**2020/21**

# Recommender Systems
This lecture is primarily about recommender systems. Also, we highlight the usefulness of Spark SQL, particularly when it relates to persistent tables.

# Spark SQL



As mentioned in the initial lectures, Spark SQL is a Spark module for structured data processing. It works alongside the APIs of DataFrame and Dataset and it is responsible for performing extra optimizations. 
We can also execute SQL queries and reading data from various files formats an Hive tables. (Apache Hive can manage large datasets residing in distributed storage using SQL) 

Further details can be found in https://spark.apache.org/docs/latest/sql-programming-guide.html and 
https://spark.apache.org/docs/latest/api/sql/index.html

We can check the reference guide for Structured Query Language (SQL) which includes syntax, semantics, keywords, and examples for common SQL usage.

# Exercise

This exercise is about to build a **recommender system of books**, with focus on the recommendation model itself.

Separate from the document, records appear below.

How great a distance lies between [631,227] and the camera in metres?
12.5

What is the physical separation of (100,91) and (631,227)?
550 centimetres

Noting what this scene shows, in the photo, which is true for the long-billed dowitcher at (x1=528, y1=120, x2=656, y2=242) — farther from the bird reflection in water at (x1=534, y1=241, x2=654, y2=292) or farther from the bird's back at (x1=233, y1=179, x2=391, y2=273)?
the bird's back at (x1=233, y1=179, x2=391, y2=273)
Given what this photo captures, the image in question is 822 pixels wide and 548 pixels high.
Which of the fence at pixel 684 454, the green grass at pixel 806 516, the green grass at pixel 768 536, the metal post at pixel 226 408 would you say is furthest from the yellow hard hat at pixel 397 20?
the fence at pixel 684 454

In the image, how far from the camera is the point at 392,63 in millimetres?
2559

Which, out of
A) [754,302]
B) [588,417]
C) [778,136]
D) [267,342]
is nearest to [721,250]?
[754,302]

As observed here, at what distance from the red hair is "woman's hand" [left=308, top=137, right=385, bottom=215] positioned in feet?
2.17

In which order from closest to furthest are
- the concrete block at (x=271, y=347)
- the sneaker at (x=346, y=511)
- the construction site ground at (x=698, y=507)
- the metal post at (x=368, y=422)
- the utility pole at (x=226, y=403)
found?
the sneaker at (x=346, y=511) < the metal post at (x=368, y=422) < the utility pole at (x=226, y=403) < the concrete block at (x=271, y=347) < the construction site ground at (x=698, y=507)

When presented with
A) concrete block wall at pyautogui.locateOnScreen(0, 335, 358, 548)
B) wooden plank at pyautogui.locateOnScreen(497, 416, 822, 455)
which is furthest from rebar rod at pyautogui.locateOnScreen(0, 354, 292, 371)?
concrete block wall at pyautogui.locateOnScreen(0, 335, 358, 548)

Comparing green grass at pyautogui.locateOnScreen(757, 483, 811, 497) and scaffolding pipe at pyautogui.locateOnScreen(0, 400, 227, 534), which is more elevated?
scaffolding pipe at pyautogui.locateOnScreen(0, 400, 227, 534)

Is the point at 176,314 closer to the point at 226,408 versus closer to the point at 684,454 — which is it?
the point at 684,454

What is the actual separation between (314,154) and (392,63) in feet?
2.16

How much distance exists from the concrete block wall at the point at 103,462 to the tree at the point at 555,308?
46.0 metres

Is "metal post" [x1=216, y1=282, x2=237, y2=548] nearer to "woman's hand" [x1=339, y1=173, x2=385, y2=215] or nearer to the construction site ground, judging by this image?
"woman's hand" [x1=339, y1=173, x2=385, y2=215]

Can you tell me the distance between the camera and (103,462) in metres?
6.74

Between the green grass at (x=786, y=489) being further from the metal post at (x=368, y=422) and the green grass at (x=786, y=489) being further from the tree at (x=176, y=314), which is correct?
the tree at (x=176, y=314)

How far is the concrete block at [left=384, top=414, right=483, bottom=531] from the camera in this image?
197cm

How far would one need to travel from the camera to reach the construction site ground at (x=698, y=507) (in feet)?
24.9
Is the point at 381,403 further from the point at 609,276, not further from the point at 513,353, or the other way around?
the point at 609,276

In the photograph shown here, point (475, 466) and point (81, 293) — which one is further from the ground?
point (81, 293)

The functional requirements for the Spark program we want to create are as follows:


1. To load the dataset of interest and perform exploratory analysis, then store the information, including as SQL tables.
2. To create a recommendation model supported by the Spark's ALS algorithm
3. To pre-compute recommendations and store them as SQL tables.
4. To show recommendations of interest.

## Context

The data we are processing is from the dataset **Book-Crossing**. As stated in the website from where it can be downloaded, http://www2.informatik.uni-freiburg.de/~cziegler/BX/, the BookCrossing (BX) dataset was collected by Cai-Nicolas Ziegler in a 4-week crawl (August / September 2004) from the Book-Crossing community with kind permission from Ron Hornbaker, CTO of Humankind Systems. It contains 278,858 users (anonymized but with demographic information) providing 1,149,780 ratings (explicit / implicit) about 271,379 books.

The `Book-Crossing` dataset comprises 3 tables, as follows:

- **BX-Users**.
Contains the users. Note that user IDs (`User-ID`) have been anonymized and map to integers. Demographic data is provided (`Location`, `Age`) if available. Otherwise, these fields contain NULL-values.

- **BX-Books**.
Books are identified by their respective ISBN. Invalid ISBNs have already been removed from the dataset. Moreover, some content-based information is given (`Book-Title`, `Book-Author`, `Year-Of-Publication`, `Publisher`), obtained from Amazon Web Services. Note that in case of several authors, only the first is provided. URLs linking to cover images are also given, appearing in three different flavours (`Image-URL-S`, `Image-URL-M`, `Image-URL-L`), i.e., small, medium, large. These URLs point to the Amazon web site.

- **BX-Book-Ratings**.
Contains the book rating information. Ratings (`Book-Rating`) are either explicit, expressed on a scale from 1-10 (higher values denoting higher appreciation), or implicit, expressed by 0.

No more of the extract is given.